* What is needed
Repeat, word for word, each of the records shown below, without their pictures.

* Data provided
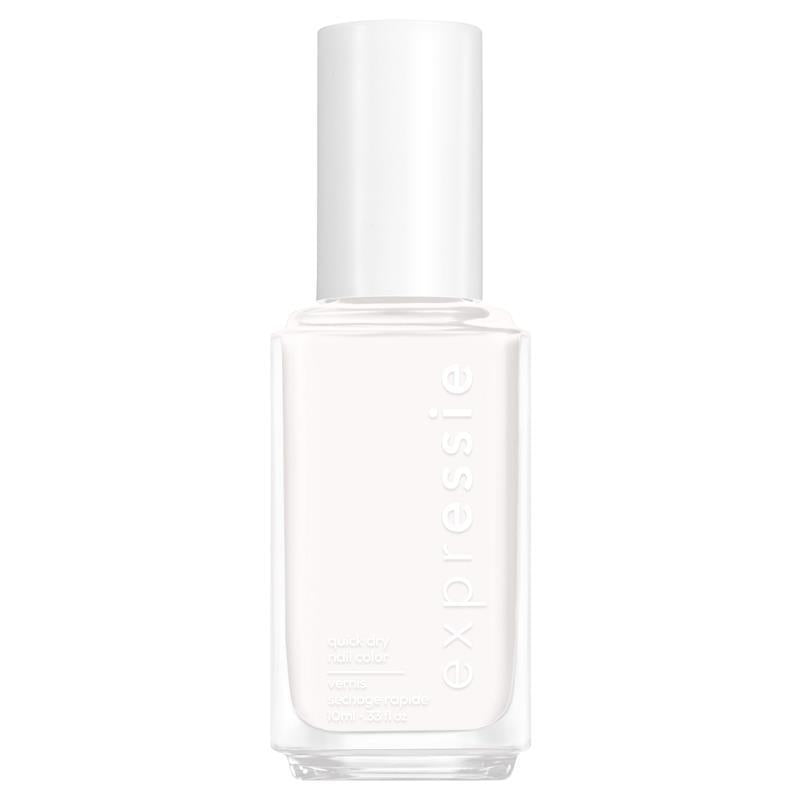 Load image into Gallery viewer, Essie Expressie Nail Polish Unapologetic Icon 10ml
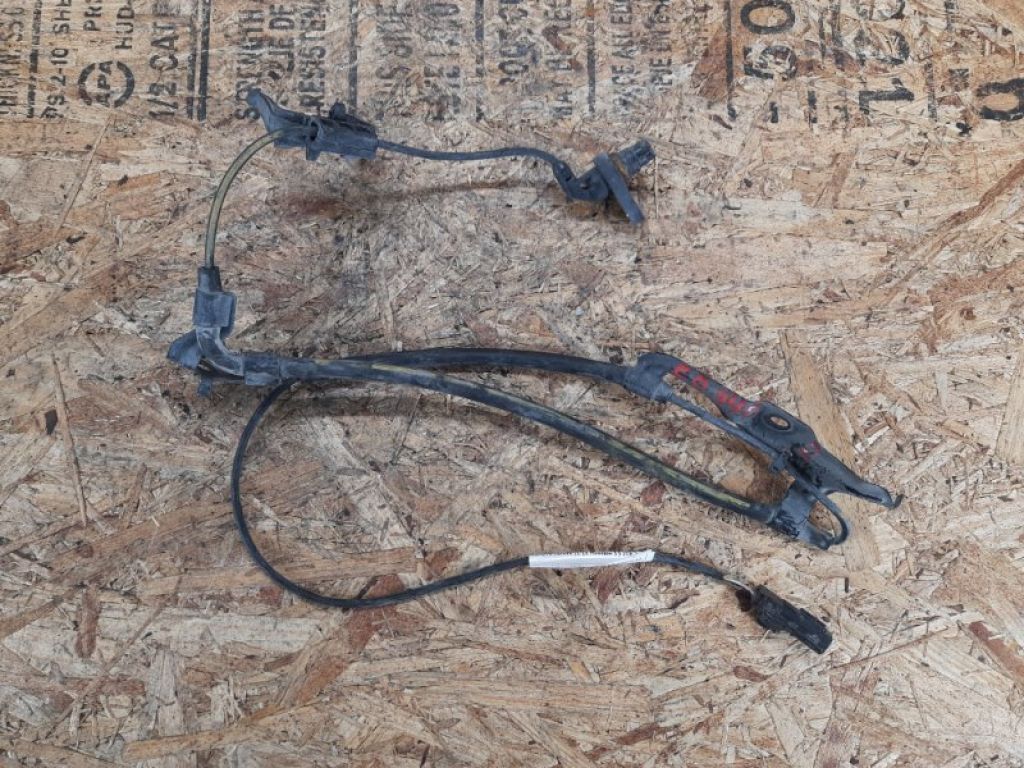 89542-08040 | Датчик ABS передн. прав. TOYOTA SIENNA 11-16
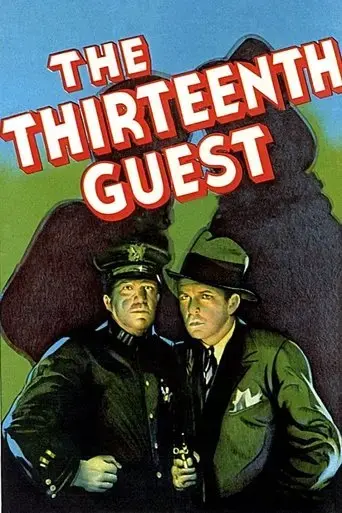 the-thirteenth-guest-1932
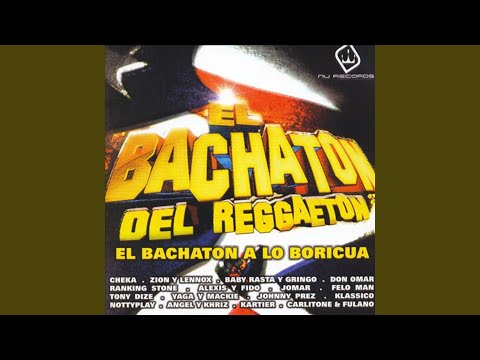 Don Omar Te Estas Soltando - The Money Machine The History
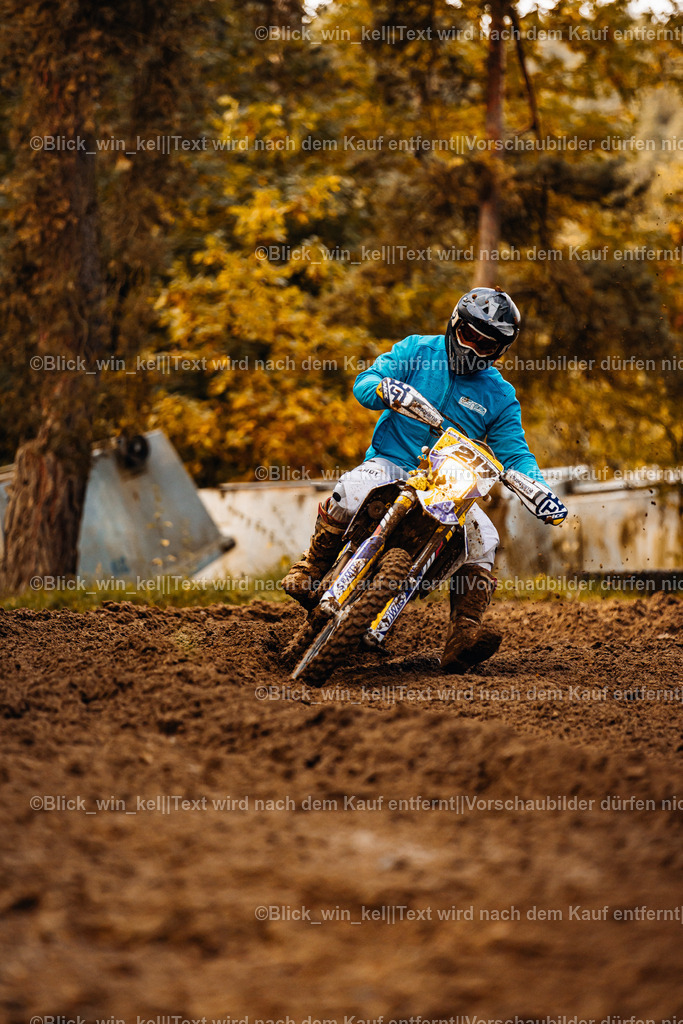 E68A5943 | blick_win_kel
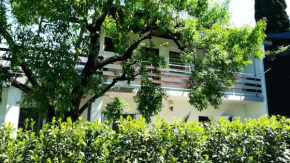 Felix Apartment Biograd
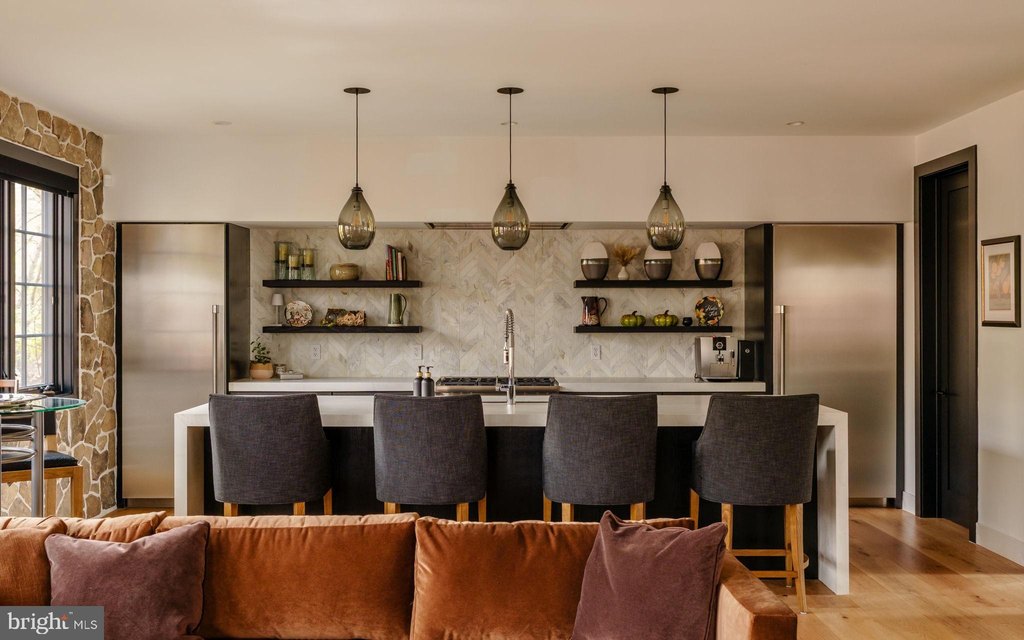 NEW HOPE, Pennsylvania, 18938, United States, 3 Bedrooms Bedrooms, ,3.5 BathroomsBathrooms,Residential,Forsale,2004293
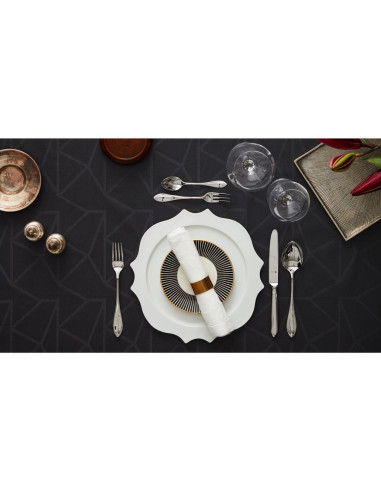 Wmf 1119916340
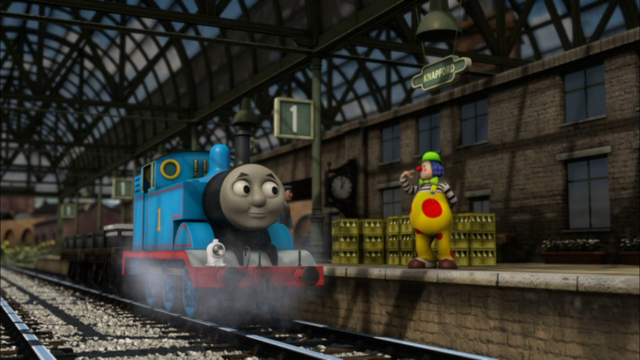 File:PopGoesThomas80.png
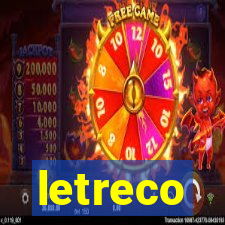 letreco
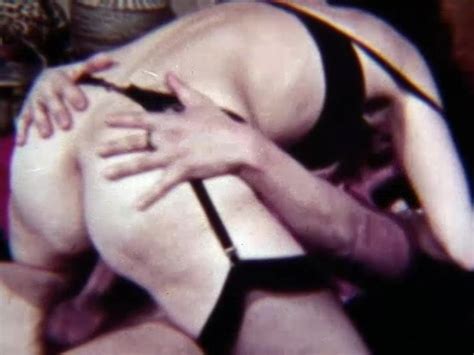 Sex Date Streaming Video On Demand Adult Empire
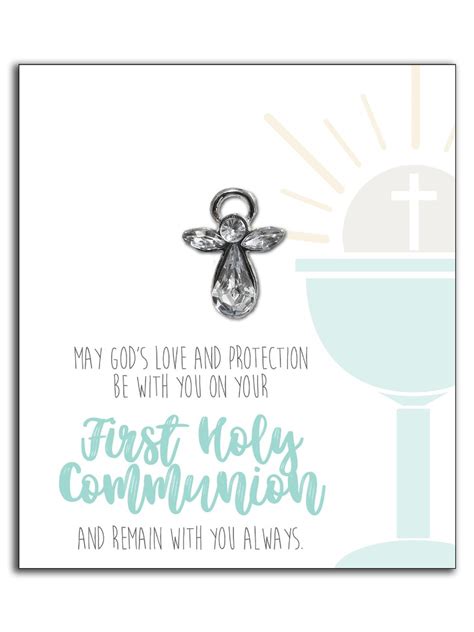 Lapel Pin Communion First Holy Communion Lapel Pin Pleroma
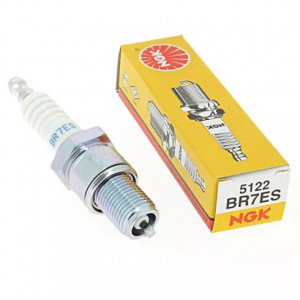 СВЕЌИЦА NGK BR7ES 5122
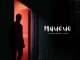 Thaskipper – 1404 Royalty Private Sounds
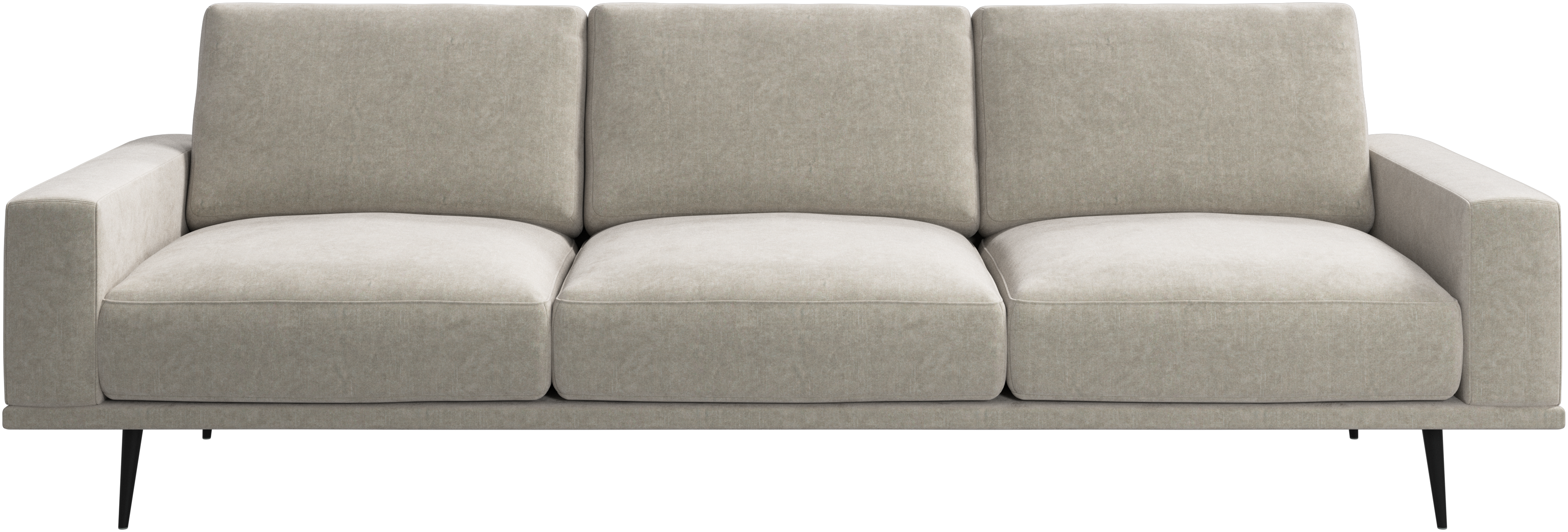 ボーコンセプト　BoConcept　CARLTON ソファ＆フットスツール 353874_PNG-Web 72dpi.png?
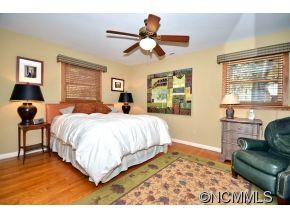 30 Poplar Gap Road - Photo 8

* Solution to this problem
 Load image into Gallery viewer, Essie Expressie Nail Polish Unapologetic Icon 10ml
 89542-08040 | Датчик ABS передн. прав. TOYOTA SIENNA 11-16
 the-thirteenth-guest-1932
 Don Omar Te Estas Soltando - The Money Machine The History
 E68A5943 | blick_win_kel
 Felix Apartment Biograd
 NEW HOPE, Pennsylvania, 18938, United States, 3 Bedrooms Bedrooms, ,3.5 BathroomsBathrooms,Residential,Forsale,2004293
 Wmf 1119916340
 File:PopGoesThomas80.png
 letreco
 Sex Date Streaming Video On Demand Adult Empire
 Lapel Pin Communion First Holy Communion Lapel Pin Pleroma
 СВЕЌИЦА NGK BR7ES 5122
 Thaskipper – 1404 Royalty Private Sounds
 ボーコンセプト　BoConcept　CARLTON ソファ＆フットスツール 353874_PNG-Web 72dpi.png?
 30 Poplar Gap Road - Photo 8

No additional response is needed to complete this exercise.